Ausgangstext
-=-=-

Ich
bin gelaunt, dich zu empfangen
Aus dem Briefwechsel Adele Sandrocks mit Arthur
Schnitzler
In der Reihe: Märkische Leselust
K. K. Bajun
Frau Sandrock kam in die Mark, besser
gesagt in die Reichshauptstadt. Aber das war später. Zwischen 1883
und 1895 lebte und wirkte sie in Wien; liebte und tyrannisierte Arthur
Schnitzler, den begnadeten österreichischen Schriftsteller und literarischen
Vater des k. u. k. Baatzi Lieutenant Gustl.
Frau Brunner und Herr Röhrig eröffneten den diesjährigen
Reigen der Märkischen Leselust am Brandenburger Theater mit Auszügen
aus dem lebhaften Briefwechsel der berühmten Schauspielerin und dem
Schriftsteller. Frau Herzog begleitete dazu auf ihrem Piano zu Klängen
von Robert Schumann.
Vor Frau Herzog und Herrn Röhrig hatten wir in der Vergangenheit
schon des Öfteren Gelegenheit ergriffen den Hut zu ziehen. Wenn diese
beiden Künstler am Brandenburger Hause gastieren… ach, das
ist ein Geschenk. Draußen, vor dem Panoramafenster ziehen die Wasser
der Grabenpromenade still zu den Klängen der Musik Schumanns vorbei,
die kahlen Baumkronen wiegen sich leicht unter dem kühlen, grauen
Januarhimmel. Drinnen aber ist es warm. Es ist die warme, herzliche, verschmitzte
Stimme Herrn Röhrigs, der den alten Schnitzler wieder zum Leben erweckt.

-=-=-

Zeilen
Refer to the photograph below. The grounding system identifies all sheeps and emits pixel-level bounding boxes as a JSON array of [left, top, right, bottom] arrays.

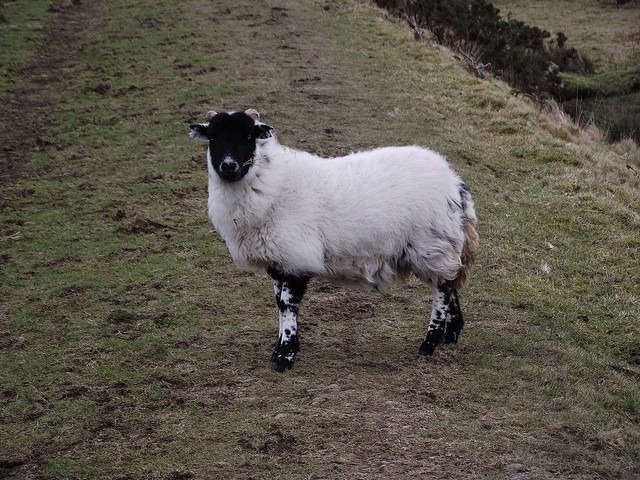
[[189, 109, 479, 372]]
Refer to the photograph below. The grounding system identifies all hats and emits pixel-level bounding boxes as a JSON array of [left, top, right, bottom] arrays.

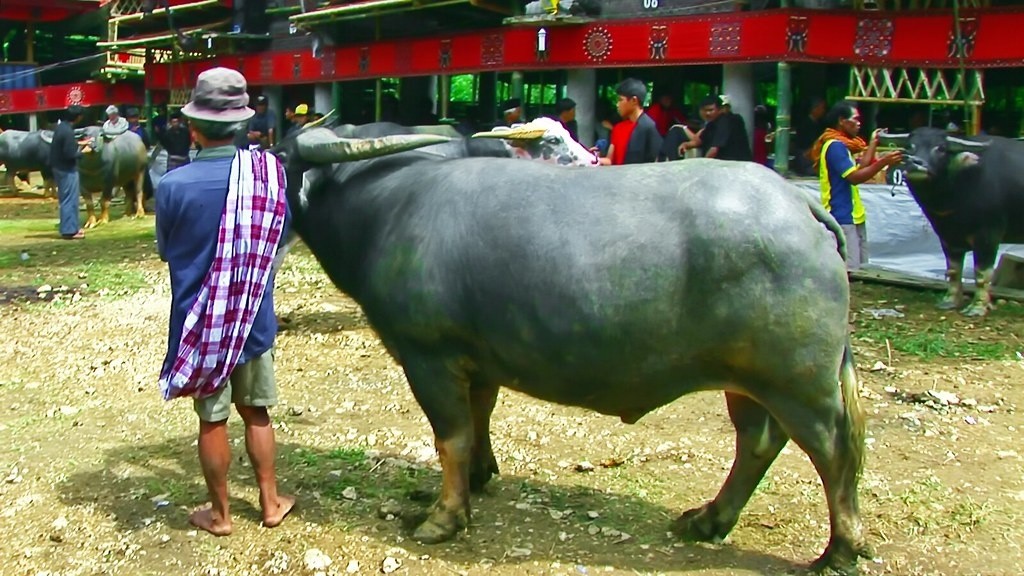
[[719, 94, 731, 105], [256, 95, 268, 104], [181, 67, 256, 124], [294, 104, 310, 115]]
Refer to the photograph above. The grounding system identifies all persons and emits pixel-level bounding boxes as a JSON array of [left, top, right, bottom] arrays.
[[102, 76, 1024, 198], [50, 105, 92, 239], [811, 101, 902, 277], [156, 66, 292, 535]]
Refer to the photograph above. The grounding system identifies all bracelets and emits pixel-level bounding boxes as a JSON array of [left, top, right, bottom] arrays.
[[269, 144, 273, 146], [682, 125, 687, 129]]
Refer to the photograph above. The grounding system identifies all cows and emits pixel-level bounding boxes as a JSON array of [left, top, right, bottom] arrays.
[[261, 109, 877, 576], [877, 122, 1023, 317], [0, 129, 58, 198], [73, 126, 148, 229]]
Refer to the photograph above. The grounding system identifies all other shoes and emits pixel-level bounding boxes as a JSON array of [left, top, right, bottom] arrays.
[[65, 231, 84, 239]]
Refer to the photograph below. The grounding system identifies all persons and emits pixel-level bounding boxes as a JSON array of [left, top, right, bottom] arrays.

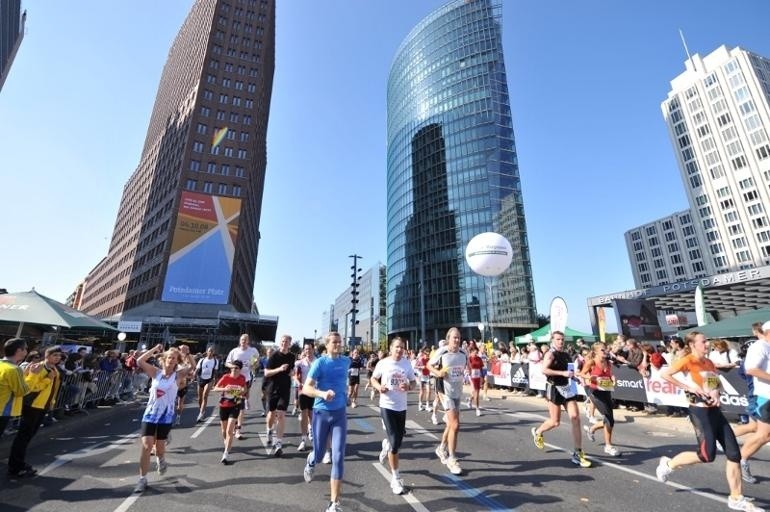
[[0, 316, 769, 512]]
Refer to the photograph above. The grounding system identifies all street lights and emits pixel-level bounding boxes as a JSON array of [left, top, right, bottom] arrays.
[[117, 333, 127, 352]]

-=-=-

Aufgaben
• A. In welchem Zeitraum lebte und wirkte Adele Sandrock laut dem Bericht über die Lesung am Brandenburger Theater in Wien?
• B. Nenne alle Personen, die laut dem Bericht über die Lesung am Brandenburger Theater an diesem Abend auftraten.
• C. Führe den Bericht über die Lesung am Brandenburger Theater dort weiter, wo er endet.

Lösungen
• A. Zwischen 1883 und 1895.

• B. Frau Brunner, Herr Röhrig, Frau Herzog

• C.
Die Briefe und Tagebuchaufzeichnungen des Bonvivants aus der Hauptstadt
der Donau-Monarchie, dieses hochintelligenten Schlendrians, der so gar
nichts anbrennen ließ, lassen die etwas fünfzig Zuhörer
schmunzeln. Damen zuallermeist. Ein leichtes Schmachten umspielt die Lippen
vieler – wer von ihnen hätte wohl diesem Schlawiner widerstehen
mögen. Herrlich bringt er es rüber, der Herr Röhrig, man
ist gefesselt, amüsiert, möchte nicht in der Haut der nach Dutzenden
zählenden Liebchen stecken, denen Herr Schnitzler grausam das zarte
Herz geknickt.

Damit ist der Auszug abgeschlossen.